Die Schweizerische Nationalbank (SNB) trifft sich viermal im Jahr – einmal im Quartal, seltener als andere große Zentralbanken –, um über die Geldpolitik zu entscheiden. Die Bank strebt eine jährliche Inflationsrate von weniger als 2 % an. Wenn die Inflation über dem Zielwert liegt oder in absehbarer Zukunft voraussichtlich über dem Zielwert liegen wird, wird die Bank versuchen, den Preisanstieg durch eine Erhöhung ihres Leitzinses einzudämmen. Höhere Zinssätze wirken sich im Allgemeinen positiv auf den Schweizer Franken (CHF) aus, da sie zu höheren Renditen führen und das Land für Investoren attraktiver machen. Im Gegenteil tendieren niedrigere Zinssätze dazu, den CHF zu schwächen.

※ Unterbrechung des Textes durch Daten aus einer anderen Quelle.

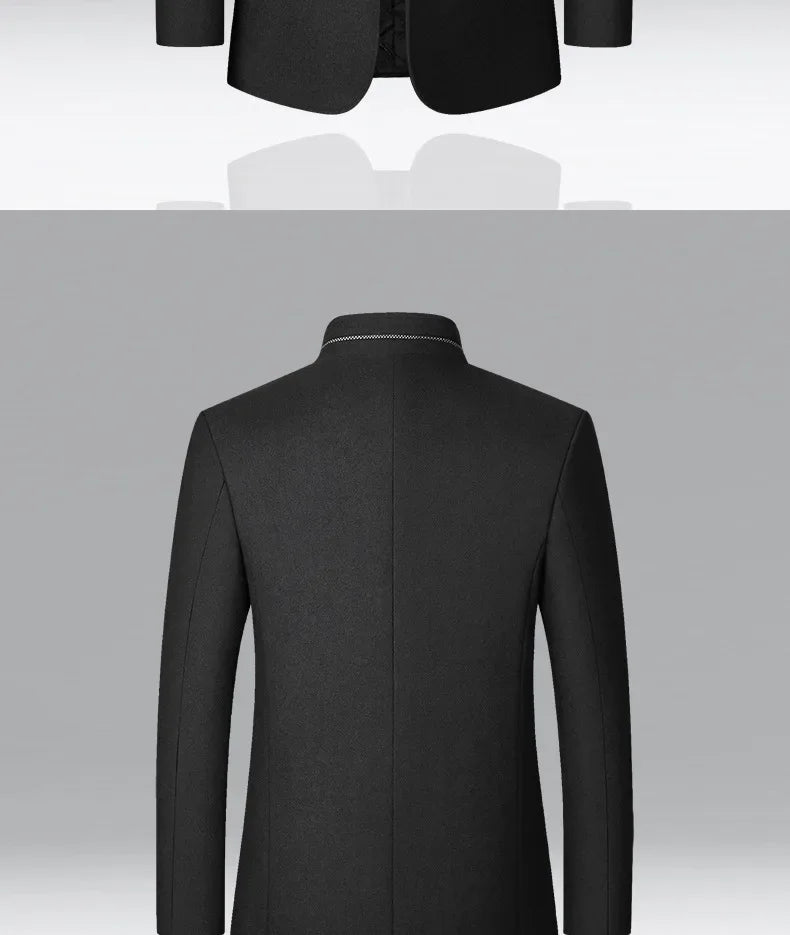 TFETTERS 2025 Herrjacka – Vinterkappa med kinesisk ståkrage | Elegant & Varm Ullkappa för Män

Die Veröffentlichung makroökonomischer Daten in der Schweiz ist für die Beurteilung der Wirtschaftslage von entscheidender Bedeutung und kann sich auf die Bewertung des Schweizer Frankens (CHF) auswirken. Die Schweizer Wirtschaft ist im Großen und Ganzen stabil, aber jede plötzliche Veränderung des Wirtschaftswachstums, der Inflation, der Leistungsbilanz oder der Währungsreserven der Zentralbank kann zu Schwankungen des CHF führen. Im Allgemeinen sind ein hohes Wirtschaftswachstum, eine niedrige Arbeitslosigkeit und ein hohes Vertrauen gut für den CHF. Wenn umgekehrt die Wirtschaftsdaten auf eine Abschwächung der Dynamik hindeuten, dürfte der CHF abwerten.
Als kleine und offene Volkswirtschaft ist die Schweiz stark von der Gesundheit der benachbarten Volkswirtschaften der Eurozone abhängig. Die Europäische Union im weiteren Sinne ist der wichtigste Wirtschaftspartner der Schweiz und ein wichtiger politischer Verbündeter. Daher ist die makroökonomische und geldpolitische Stabilität in der Eurozone für die Schweiz und damit für den Schweizer Franken (CHF) von wesentlicher Bedeutung. Angesichts dieser Abhängigkeit deuten einige Modelle darauf hin, dass die Korrelation zwischen dem Schicksal des Euro (EUR) und des CHF mehr als 90 % oder nahezu perfekt beträgt.